- **PROBLEMS AND TASKS**
**A.** Answer these from the electric road system excerpt:
(i) What exchange rate in SEK was assumed for 1 EUR?
(ii) What battery cost was assumed for 2015?
(iii) What real interest rate was assumed when using the fixed-rate mortgage method?
**B.** Extend the electric road system excerpt, beginning after its final sentence.

- **TEXT EXCERPT**

Similarly, 1 EUR was assumed to be have an exchange rate of 9 SEK.

 Cost of battery in 2015 is assumed to be 350 USD/kWh and battery prices in the future (after 2020) as 120 USD/kWh.

 The real interest rate has been assumed to be 4 % when using the fixed-rate mortgage method as used by Sweco and the Swedish Transport Administration [17].

1.5.1 Model 1 – World

This model was developed with the aim to get a general idea about which countries and regions in the world that are the most attractive for ERS solutions. The main questions that the model targeted to answer were: If a full-scale implementation of ERS was performed globally in combination with electric vehicles, which countries would currently be the most appealing from primarily an economic standpoint. Also, comparing the cost of implementing a full-scale ERS for passenger cars against the cost of converting all passenger cars to pure battery electric cars, which alternative would be the most economically beneficial? To be able to answer these questions a number of additional assumptions were found necessary to be made and the most important of these are presented below. Specific assumptions for each submodel are reported under subheadings.

- **PROVIDED MATERIAL**
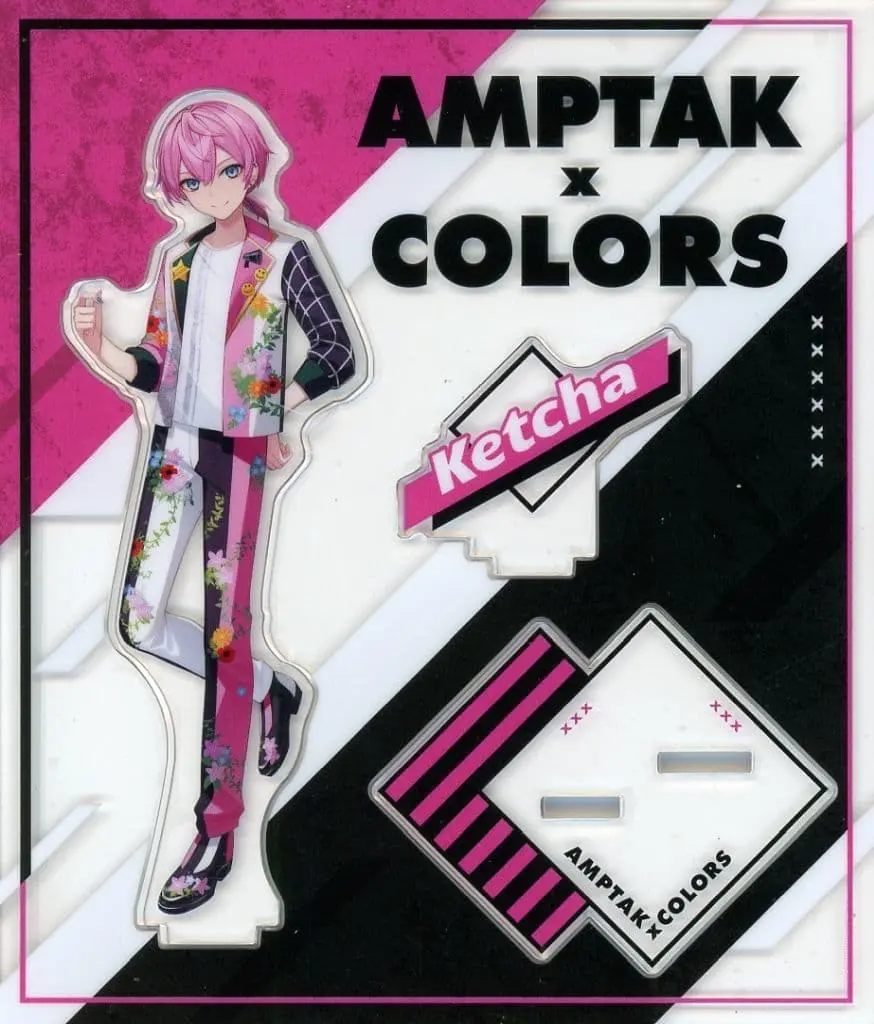 KETCHA - Acrylic stand - AMPTAKxCOLORS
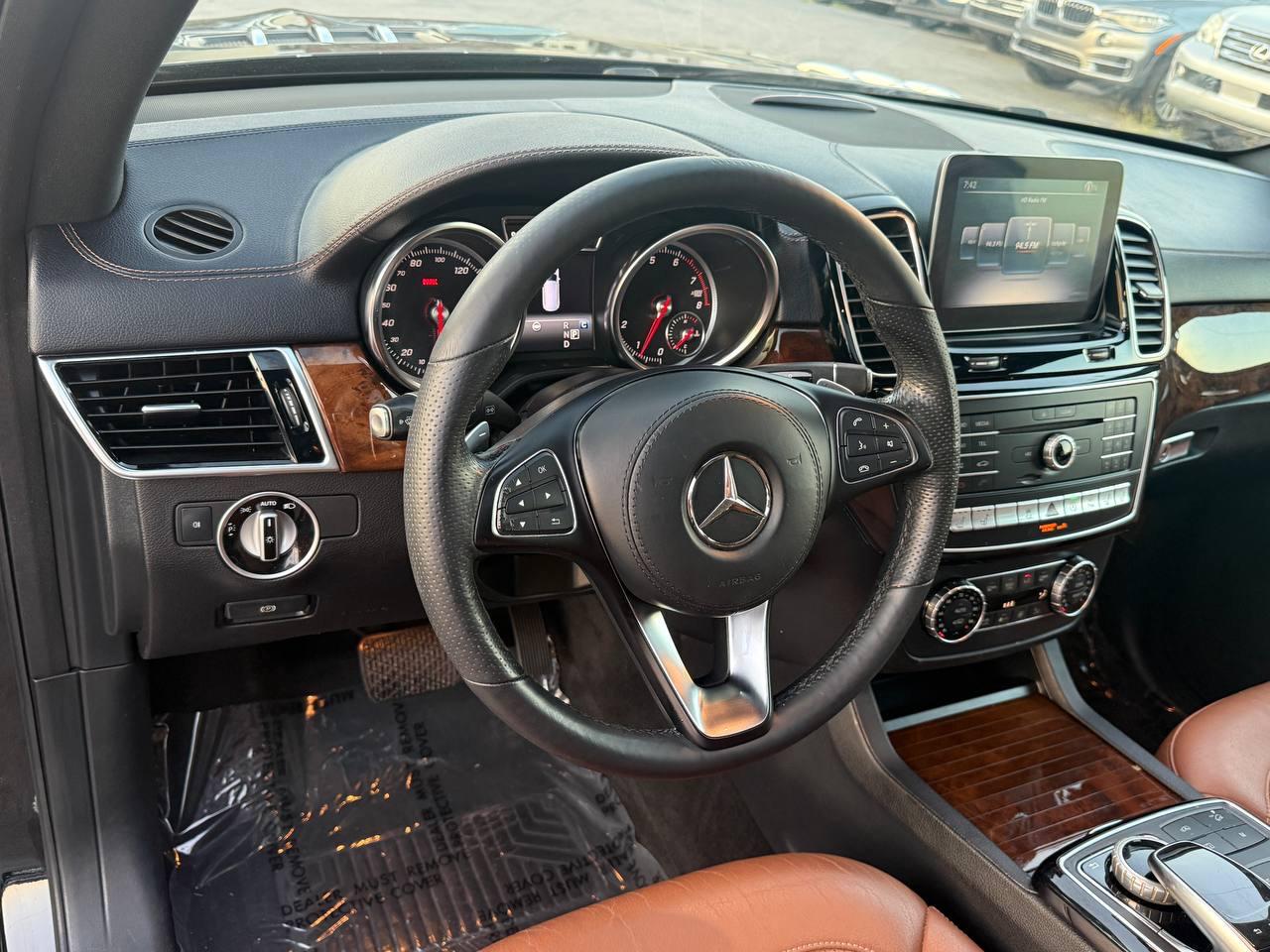 Mercedes-Benz GLS-Class GLS450 4MATIC 2017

- **PER-TASK ANSWERS**
**A.**
(i) 9 SEK
(ii) 350 USD/kWh
(iii) 4 %

**B.**
 It was assumed that the ERS solutions are already completely implemented in the countries and thus, the building phase was not considered. Instead a steady-state case was estimated where the yearly costs and savings were analyzed.

 As the exact distribution for the different motor vehicle types could not be acquired for each country, the division of the four categories of vehicles for Sweden and their percentile of vehicle kilometer was assumed to be the same for all the countries in the world.

Consequently, this resulted in the fact that the average distance travelled, fuel consumption, electricity consumption, fuel price and emission was assumed to be the same as for Sweden presented in Model 2. This assumption has been made to facilitate the computations as not enough reliable data could be acquired regarding the exact distribution of the different categories of vehicles in each country.

 Only the land area of the studied countries was used where land area is defined as the sum of all surfaces delimited by international boundaries and/or coastlines, excluding inland water bodies (lakes, reservoirs, rivers).

 To ensure that the EVs would have sufficiently big batteries and thus would not run out of charge, it was assumed that the batteries should be able to drive at least the length of a side of a quadratic grid-mesh, which are the electrified roads.

 0.7 SEK/kWh, which is the rough median of the global electricity price, was used as the average global electricity cost as it was judged to be more accurate than the mean.

Additionally, the average global electricity emission used in the model was 500 g CO2e/kWh.

(18)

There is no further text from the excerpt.